▶ SEITENAUSZUG:
:::::
Der nicht aufhörende Konflikt in Bergkarabach hat offen und scharf die Frage nach der Zulässigkeit einer Internationalisierung der Kampfhandlungen aufgeworfen. Diesem Problem hat sogar die russische Führung Augenmerk geschenkt, indem sie auf Anzeichen einer sogenannten „Syrisierung“ der gegenwärtigen Zuspitzung unter anderem durch kurdische Kämpfer, die in vielen Ländern als ungesetzliche angesehen werden, hinwies. Jedoch als ein weitaus größeres kann sich das damit verbundene Problem der Involvierung der sich im Ausland befindlichen Landsleute erweisen, die, wie die Praxis zeigt, nichtregulären Einheiten angehören. Solche Freiwilligen werden unter anderem auch in Russland angeworben.
Dass in die Region von Bergkarabach Männer mit Pässen absolut anderer Länder kommen, darunter aus Russland und den USA, haben große russischsprachige Medien bereits berichtet. Nach ihren Beobachtungen bilden den Hauptteil dieses Zustroms armenische „Freiwillige“, die nicht den Versuch unternehmen, weder das Ziel ihres Eintreffens noch das Land, von woher sie gekommen sind, zu verheimlichen. Vor nicht allzu langer Zeit veröffentlichten die BBC und die Moskauer „Novaya Gazeta“ Aufzeichnungen von Gesprächen mit einigen dieser Angekommenen, die offen die Bereitschaft signalisierten, gegen die aserbaidschanischen Kräfte zu kämpfen. Die Situation veranlasst zu Parallelen mit den Ereignissen der 1990er Jahre. Bekannt ist das Beispiel des in Armenien als Nationalheld anerkannten aktiven Teilnehmer des Bergkarabach-Konflikts und Mitglieds der Organisation ASALA Monte Melkonian, der umfangreiche Erfahrungen aus dem Krieg auf dem Territorium Libanons besessen hatte.
:::::
▶ AUSZÜGE DER EINTRÄGE:
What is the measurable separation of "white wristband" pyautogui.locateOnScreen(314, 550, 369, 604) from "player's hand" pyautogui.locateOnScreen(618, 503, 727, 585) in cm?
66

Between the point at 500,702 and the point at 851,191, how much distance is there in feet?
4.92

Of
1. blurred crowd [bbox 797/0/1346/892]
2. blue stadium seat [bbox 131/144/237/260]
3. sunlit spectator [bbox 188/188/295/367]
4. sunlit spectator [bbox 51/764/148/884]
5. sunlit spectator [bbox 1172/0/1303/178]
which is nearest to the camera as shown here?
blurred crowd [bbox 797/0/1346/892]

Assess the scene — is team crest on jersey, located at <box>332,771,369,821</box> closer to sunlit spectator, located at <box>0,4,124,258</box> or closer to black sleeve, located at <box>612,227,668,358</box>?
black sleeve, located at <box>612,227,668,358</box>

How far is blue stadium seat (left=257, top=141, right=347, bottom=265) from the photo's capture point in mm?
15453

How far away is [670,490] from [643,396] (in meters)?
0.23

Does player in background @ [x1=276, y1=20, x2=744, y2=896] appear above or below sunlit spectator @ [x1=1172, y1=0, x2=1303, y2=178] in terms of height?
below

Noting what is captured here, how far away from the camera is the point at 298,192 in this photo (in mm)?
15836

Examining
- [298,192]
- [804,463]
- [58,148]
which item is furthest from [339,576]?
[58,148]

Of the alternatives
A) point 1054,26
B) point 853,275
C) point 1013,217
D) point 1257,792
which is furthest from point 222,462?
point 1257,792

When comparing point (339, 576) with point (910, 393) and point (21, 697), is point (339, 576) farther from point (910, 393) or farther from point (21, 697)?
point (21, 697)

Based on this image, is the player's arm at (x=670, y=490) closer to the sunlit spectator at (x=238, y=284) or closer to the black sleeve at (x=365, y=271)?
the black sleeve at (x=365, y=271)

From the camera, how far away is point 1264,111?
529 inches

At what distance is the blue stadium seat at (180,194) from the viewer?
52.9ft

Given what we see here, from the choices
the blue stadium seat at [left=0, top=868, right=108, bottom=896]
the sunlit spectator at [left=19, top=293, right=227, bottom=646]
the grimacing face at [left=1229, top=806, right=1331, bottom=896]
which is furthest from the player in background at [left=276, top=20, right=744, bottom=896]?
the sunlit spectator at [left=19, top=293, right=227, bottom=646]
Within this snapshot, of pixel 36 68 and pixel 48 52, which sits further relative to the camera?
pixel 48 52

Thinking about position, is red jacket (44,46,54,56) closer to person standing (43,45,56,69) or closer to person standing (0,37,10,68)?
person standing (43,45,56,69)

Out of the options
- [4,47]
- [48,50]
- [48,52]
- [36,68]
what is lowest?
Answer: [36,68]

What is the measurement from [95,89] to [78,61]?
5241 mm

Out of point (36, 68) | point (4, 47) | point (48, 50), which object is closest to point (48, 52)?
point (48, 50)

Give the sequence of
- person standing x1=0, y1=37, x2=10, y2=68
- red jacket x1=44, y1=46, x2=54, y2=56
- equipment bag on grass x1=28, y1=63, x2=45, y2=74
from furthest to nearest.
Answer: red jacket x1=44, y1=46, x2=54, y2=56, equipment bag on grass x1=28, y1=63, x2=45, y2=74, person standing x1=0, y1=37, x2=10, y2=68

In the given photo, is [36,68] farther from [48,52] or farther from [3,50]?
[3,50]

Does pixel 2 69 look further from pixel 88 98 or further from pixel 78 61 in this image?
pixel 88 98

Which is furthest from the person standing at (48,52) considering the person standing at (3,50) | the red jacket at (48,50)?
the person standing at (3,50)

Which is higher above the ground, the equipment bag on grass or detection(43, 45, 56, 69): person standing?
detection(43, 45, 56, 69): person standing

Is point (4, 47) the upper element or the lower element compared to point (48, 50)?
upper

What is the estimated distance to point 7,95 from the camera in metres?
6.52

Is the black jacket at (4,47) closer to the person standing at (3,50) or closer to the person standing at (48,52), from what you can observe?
:::::
Gib aus dem Text über den Konflikt in Bergkarabach alles von „Der nicht aufhörende“ bis hinunter zu „in Russland angeworben.“ Wort für Wort wieder.

Der nicht aufhörende Konflikt in Bergkarabach hat offen und scharf die Frage nach der Zulässigkeit einer Internationalisierung der Kampfhandlungen aufgeworfen. Diesem Problem hat sogar die russische Führung Augenmerk geschenkt, indem sie auf Anzeichen einer sogenannten „Syrisierung“ der gegenwärtigen Zuspitzung unter anderem durch kurdische Kämpfer, die in vielen Ländern als ungesetzliche angesehen werden, hinwies. Jedoch als ein weitaus größeres kann sich das damit verbundene Problem der Involvierung der sich im Ausland befindlichen Landsleute erweisen, die, wie die Praxis zeigt, nichtregulären Einheiten angehören. Solche Freiwilligen werden unter anderem auch in Russland angeworben.